Increasing body mass index (BMI) is associated with shorter time to prostate-specific antigen (PSA) failure after radical prostatectomy. Whether BMI is associated with time to PSA failure was investigated in men treated with androgen suppression therapy (AST) and radiation therapy (RT) for clinically localized prostate cancer.

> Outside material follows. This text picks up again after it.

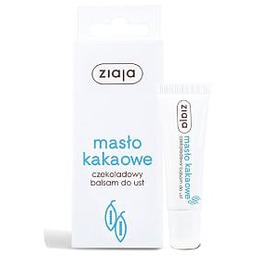 ZIAJA MASŁO KAKAOWE Czekoladowy balsam do ust, 10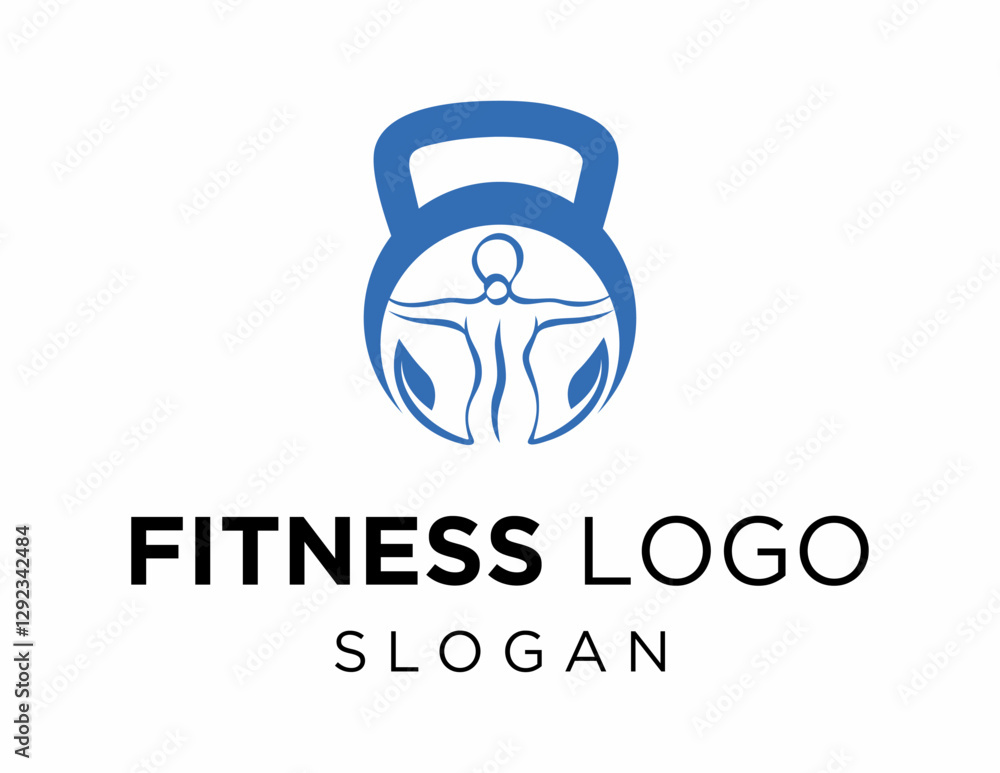 Logo design about Fitness on a white background. created using the CorelDraw application. Logo design about Fitness on a white background. created using the CorelDraw application.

The observational prospective cohort study consisted of 102 men with clinically localized prostate cancer who received 70 Gy RT with 6 months of AST on a single arm of a randomized trial between December 1995 and April 2001. Height and weight data were available at baseline for 99 (97%) of the men, from which BMI was calculated. Adjusting for age (continuous) and known prognostic factors including PSA level (continuous), Gleason score, and T-category, Cox regression analyses were performed to analyze whether BMI (continuous) was associated with time to PSA failure (PSA >1.0 ng/mL and increasing >0.2 ng/mL on 2 consecutive visits).
Median age and median BMI (interquartile range [IQR]) at baseline was 72 (69.1–74.7) years and 27.4 (24.8–30.7) kg/m,2 respectively. In addition to an increasing PSA level (P = .006) and Gleason 8–10 cancer (P = .024), after a median follow-up (IQR) of 6.9 (5.6–8.5) years, an increasing BMI was also significantly associated with a shorter time to PSA failure (adjusted hazard ratio [HR]: 1.10; 95% confidence interval [CI]: 1.01–1.19; P = .026) after RT and AST.

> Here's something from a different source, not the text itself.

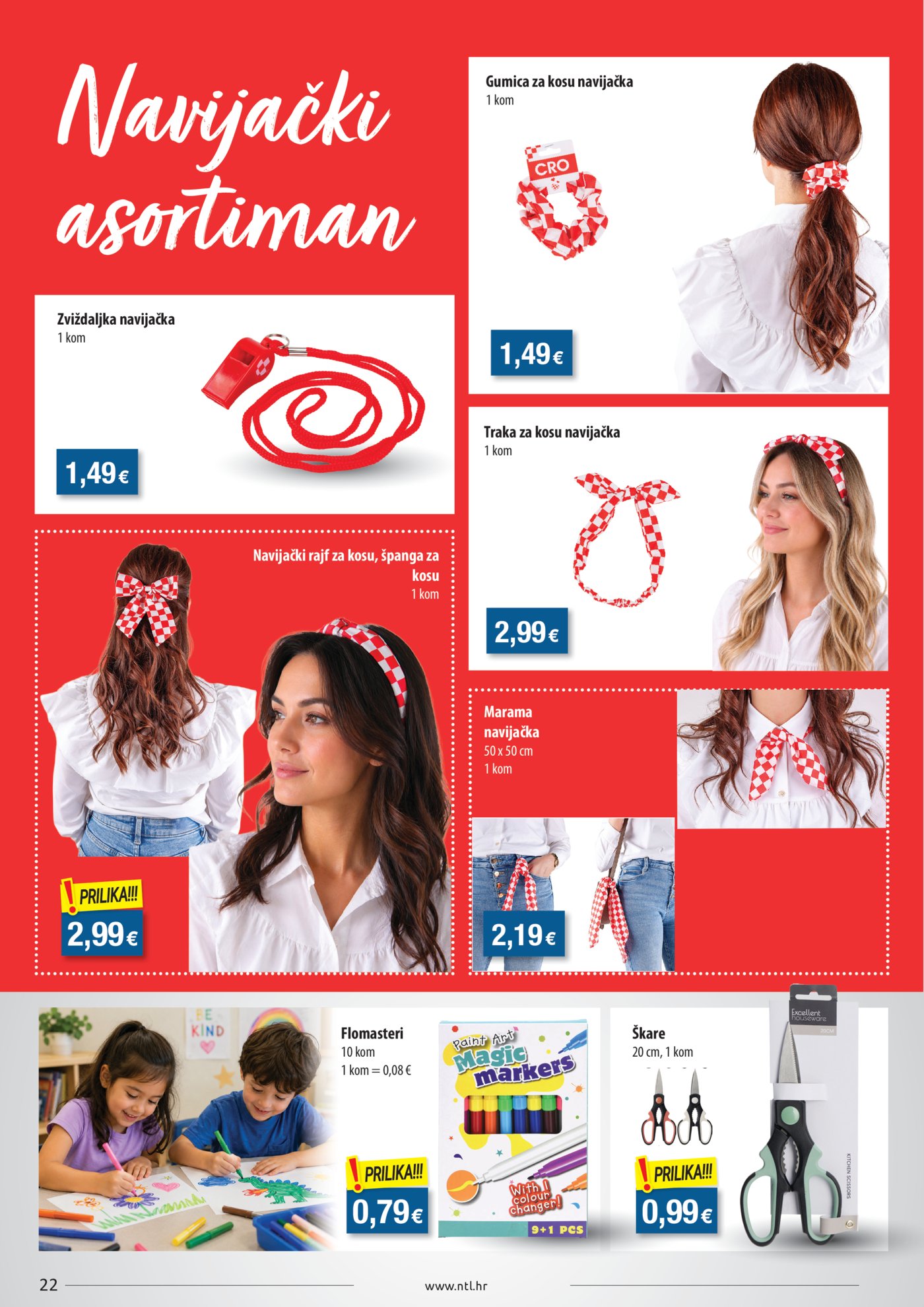 NTL katalog Akcija 27.05. - 02.06.2026. Sjever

After adjusting for known prognostic factors, baseline BMI is significantly associated with time to PSA failure after RT and AST for men with clinically localized prostate cancer. Further study is warranted to assess the impact of an increasing BMI after AST administration on PSA failure, prostate cancer-specific, and all-cause mortality. Cancer 2007. © 2007 American Cancer Society.